→ DATA PROVIDED
-.-.-
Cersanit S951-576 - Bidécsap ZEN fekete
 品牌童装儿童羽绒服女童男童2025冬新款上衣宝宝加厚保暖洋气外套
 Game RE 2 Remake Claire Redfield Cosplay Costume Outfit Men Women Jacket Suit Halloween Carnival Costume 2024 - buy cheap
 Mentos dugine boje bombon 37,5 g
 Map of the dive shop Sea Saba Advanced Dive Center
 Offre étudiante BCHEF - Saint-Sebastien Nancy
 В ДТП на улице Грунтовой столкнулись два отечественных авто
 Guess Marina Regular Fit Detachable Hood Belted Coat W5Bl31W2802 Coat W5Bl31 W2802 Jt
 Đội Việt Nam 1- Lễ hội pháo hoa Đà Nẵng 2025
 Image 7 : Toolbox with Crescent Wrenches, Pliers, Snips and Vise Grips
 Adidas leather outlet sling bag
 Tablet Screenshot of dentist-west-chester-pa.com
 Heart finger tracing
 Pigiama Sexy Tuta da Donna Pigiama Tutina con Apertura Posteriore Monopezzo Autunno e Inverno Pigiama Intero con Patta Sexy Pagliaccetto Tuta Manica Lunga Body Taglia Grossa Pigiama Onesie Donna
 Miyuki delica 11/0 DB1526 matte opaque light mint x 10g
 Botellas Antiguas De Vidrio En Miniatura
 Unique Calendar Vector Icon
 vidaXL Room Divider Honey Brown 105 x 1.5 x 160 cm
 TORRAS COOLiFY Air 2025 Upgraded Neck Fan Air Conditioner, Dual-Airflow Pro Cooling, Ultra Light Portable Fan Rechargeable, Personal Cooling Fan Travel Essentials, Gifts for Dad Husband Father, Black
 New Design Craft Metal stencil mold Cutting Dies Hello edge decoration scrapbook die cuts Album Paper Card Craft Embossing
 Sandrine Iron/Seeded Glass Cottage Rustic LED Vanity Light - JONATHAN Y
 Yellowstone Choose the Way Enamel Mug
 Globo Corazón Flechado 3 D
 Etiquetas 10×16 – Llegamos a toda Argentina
-.-.-
→ WHAT IS EXPECTED
The answer should consist of all the lines above, retyped exactly.

→ RESULT
Cersanit S951-576 - Bidécsap ZEN fekete
 品牌童装儿童羽绒服女童男童2025冬新款上衣宝宝加厚保暖洋气外套
 Game RE 2 Remake Claire Redfield Cosplay Costume Outfit Men Women Jacket Suit Halloween Carnival Costume 2024 - buy cheap
 Mentos dugine boje bombon 37,5 g
 Map of the dive shop Sea Saba Advanced Dive Center
 Offre étudiante BCHEF - Saint-Sebastien Nancy
 В ДТП на улице Грунтовой столкнулись два отечественных авто
 Guess Marina Regular Fit Detachable Hood Belted Coat W5Bl31W2802 Coat W5Bl31 W2802 Jt
 Đội Việt Nam 1- Lễ hội pháo hoa Đà Nẵng 2025
 Image 7 : Toolbox with Crescent Wrenches, Pliers, Snips and Vise Grips
 Adidas leather outlet sling bag
 Tablet Screenshot of dentist-west-chester-pa.com
 Heart finger tracing
 Pigiama Sexy Tuta da Donna Pigiama Tutina con Apertura Posteriore Monopezzo Autunno e Inverno Pigiama Intero con Patta Sexy Pagliaccetto Tuta Manica Lunga Body Taglia Grossa Pigiama Onesie Donna
 Miyuki delica 11/0 DB1526 matte opaque light mint x 10g
 Botellas Antiguas De Vidrio En Miniatura
 Unique Calendar Vector Icon
 vidaXL Room Divider Honey Brown 105 x 1.5 x 160 cm
 TORRAS COOLiFY Air 2025 Upgraded Neck Fan Air Conditioner, Dual-Airflow Pro Cooling, Ultra Light Portable Fan Rechargeable, Personal Cooling Fan Travel Essentials, Gifts for Dad Husband Father, Black
 New Design Craft Metal stencil mold Cutting Dies Hello edge decoration scrapbook die cuts Album Paper Card Craft Embossing
 Sandrine Iron/Seeded Glass Cottage Rustic LED Vanity Light - JONATHAN Y
 Yellowstone Choose the Way Enamel Mug
 Globo Corazón Flechado 3 D
 Etiquetas 10×16 – Llegamos a toda Argentina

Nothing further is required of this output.